La nota sulla seconda venuta di Cristo, appena accennata in Ts. 1.1,10, chiude la Prima Lettera ai Tessalonicesi. La parusia e la risurrezione dei morti sono state causa di molta confusione nel pensiero dei fedeli di Tessalonica per tempi e per modi di attuazione. Il significato di “ritorno” si configura per i Cristiani come un “tenersi pronto”, una vigilanza perenne, con la lucerna della fede accesa, operando il bene senza posa, perché il Signore non ha rivelato il giorno della sua nuova comparsa.
L’oggetto della Seconda Lettera, dopo i convenevoli di rito e i ringraziamenti, poggia su una precisa articolazione sec0ndo quanto si legge nella Lettera [2.1-2]: “Ora, fratelli, intendiamo precisare a proposito del ritorno del Signore nostro Gesù Cristo e del nostro incontro con lui, affinché la vostra mente non sia subito turbata e non siate spaventati né da qualche rivelazione profetica, né da parola, né tantomeno da lettera attribuita a noi, come se fosse imminente il giorno del Signore”.
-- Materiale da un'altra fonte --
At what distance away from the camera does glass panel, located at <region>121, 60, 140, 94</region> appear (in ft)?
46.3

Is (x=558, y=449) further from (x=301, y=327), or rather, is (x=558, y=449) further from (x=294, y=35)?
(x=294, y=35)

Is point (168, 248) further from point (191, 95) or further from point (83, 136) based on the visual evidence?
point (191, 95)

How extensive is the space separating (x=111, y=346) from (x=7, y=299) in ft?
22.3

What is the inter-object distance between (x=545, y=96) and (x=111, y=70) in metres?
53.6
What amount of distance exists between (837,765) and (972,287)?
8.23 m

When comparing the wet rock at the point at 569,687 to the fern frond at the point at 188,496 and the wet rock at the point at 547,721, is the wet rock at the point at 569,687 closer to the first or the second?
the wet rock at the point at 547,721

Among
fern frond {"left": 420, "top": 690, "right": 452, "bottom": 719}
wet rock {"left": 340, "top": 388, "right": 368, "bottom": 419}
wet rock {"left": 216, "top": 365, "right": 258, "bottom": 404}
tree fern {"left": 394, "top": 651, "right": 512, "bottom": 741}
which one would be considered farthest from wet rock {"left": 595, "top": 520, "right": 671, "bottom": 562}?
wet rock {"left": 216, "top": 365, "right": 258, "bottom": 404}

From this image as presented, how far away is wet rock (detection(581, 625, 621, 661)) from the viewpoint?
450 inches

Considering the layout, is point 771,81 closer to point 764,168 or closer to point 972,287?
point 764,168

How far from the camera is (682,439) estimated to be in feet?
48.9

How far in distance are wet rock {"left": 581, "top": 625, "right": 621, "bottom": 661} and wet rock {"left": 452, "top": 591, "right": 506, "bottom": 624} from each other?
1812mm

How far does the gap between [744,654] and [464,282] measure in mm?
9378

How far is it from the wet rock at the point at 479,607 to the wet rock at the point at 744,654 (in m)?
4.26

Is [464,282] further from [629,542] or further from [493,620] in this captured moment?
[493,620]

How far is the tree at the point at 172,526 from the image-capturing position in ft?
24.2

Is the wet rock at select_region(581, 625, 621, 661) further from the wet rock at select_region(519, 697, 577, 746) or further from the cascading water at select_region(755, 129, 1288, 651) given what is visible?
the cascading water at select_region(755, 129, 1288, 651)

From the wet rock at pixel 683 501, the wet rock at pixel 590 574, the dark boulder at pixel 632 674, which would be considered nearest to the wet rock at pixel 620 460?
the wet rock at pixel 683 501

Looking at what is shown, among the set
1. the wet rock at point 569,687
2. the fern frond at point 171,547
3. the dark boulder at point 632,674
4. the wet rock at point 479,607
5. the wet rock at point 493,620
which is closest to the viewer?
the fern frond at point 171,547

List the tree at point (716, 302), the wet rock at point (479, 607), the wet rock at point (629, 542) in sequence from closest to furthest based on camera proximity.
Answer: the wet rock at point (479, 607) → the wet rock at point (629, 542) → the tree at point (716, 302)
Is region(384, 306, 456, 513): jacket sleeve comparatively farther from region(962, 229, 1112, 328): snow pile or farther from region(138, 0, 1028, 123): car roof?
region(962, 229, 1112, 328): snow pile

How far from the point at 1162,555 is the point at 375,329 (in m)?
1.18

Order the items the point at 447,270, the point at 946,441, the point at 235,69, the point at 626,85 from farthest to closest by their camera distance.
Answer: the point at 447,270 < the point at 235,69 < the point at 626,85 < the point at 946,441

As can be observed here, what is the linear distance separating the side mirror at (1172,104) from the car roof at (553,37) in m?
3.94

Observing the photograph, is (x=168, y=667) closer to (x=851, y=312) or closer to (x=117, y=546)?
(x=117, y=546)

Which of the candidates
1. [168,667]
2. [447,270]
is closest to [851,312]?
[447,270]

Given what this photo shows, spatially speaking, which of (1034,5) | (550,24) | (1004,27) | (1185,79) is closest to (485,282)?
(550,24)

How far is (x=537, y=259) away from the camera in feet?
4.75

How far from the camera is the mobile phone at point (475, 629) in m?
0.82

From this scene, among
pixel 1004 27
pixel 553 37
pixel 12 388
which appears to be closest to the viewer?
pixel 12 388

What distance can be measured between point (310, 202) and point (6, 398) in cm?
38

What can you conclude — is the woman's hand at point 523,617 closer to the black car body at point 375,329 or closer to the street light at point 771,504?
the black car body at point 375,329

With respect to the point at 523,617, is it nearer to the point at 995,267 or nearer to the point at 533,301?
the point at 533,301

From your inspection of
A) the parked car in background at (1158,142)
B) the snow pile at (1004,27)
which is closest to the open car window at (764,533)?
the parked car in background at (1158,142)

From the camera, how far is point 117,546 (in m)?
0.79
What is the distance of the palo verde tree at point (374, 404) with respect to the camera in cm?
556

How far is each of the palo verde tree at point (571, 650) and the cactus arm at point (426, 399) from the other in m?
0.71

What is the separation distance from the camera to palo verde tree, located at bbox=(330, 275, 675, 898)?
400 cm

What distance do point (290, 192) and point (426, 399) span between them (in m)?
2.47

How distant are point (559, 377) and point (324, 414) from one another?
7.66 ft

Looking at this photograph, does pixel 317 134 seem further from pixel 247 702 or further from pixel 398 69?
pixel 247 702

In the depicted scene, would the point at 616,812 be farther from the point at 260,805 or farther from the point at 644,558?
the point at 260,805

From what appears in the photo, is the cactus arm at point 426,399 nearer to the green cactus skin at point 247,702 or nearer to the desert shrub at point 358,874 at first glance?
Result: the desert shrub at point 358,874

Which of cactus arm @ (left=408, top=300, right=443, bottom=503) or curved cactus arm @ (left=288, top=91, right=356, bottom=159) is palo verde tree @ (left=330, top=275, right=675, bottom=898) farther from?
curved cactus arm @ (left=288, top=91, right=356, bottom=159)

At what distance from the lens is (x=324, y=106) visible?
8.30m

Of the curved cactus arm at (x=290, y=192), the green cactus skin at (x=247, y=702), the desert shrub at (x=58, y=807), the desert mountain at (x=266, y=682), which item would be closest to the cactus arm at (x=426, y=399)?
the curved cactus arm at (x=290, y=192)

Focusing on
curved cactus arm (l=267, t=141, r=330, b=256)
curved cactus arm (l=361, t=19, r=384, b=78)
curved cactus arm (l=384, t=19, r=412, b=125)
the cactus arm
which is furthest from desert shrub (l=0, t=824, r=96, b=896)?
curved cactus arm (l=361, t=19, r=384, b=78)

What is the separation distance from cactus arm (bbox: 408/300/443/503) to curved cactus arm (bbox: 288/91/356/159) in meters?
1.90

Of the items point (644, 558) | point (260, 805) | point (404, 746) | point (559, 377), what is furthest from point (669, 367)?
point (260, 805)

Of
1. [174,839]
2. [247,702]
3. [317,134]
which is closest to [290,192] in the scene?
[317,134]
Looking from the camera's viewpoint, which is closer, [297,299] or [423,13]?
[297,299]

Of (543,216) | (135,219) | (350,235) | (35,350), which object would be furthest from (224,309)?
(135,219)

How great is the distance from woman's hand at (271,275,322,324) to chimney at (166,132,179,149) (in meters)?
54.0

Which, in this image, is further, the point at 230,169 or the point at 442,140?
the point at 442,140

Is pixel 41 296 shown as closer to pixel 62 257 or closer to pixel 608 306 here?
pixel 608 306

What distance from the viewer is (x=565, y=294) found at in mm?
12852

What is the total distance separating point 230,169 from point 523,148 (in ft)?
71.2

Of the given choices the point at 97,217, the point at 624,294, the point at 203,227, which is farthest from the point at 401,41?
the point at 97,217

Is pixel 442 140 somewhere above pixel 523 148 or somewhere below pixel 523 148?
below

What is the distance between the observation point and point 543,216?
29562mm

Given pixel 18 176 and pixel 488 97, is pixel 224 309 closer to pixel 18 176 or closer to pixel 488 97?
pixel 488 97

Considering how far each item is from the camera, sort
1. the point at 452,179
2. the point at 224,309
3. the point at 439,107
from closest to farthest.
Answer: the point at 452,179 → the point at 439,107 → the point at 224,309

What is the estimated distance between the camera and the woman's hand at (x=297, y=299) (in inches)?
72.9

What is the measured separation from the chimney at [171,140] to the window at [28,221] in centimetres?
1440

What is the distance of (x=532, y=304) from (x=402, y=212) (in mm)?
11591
La nuova venuta del Signore Gesù fu predicata anche da pseudoprofeti, i quali tendevano a turbare la mente degli ascoltatori, facendo leva sul sentimento delle folle, per mezzo di parola e presunti messaggi scritti, attribuiti a Paolo stesso.
Alla luce di questi fatti e durante il cammino verso la perfezione nel popolo Macedone si era formata la convinzione che non fosse più necessario lavorare, né occuparsi d’altro poiché i tempi erano prossimi alla parusia.
Paolo riprende invece nell’incipit di questa lettera i contenuti della prima, arrecando tuttavia aggiunte e chiarimenti non di poco conto. Egli si limita ad annunciare gli effetti dell’escatologia per coloro che hanno scelto di non adeguare la loro vita all’etica e la morale cristiana in fieri, servendosi di parole molto dure [Ts. 2.1,9] per chi non accoglie il Vangelo, in confronto a coloro che saranno premiati per la loro persistenza nella fede.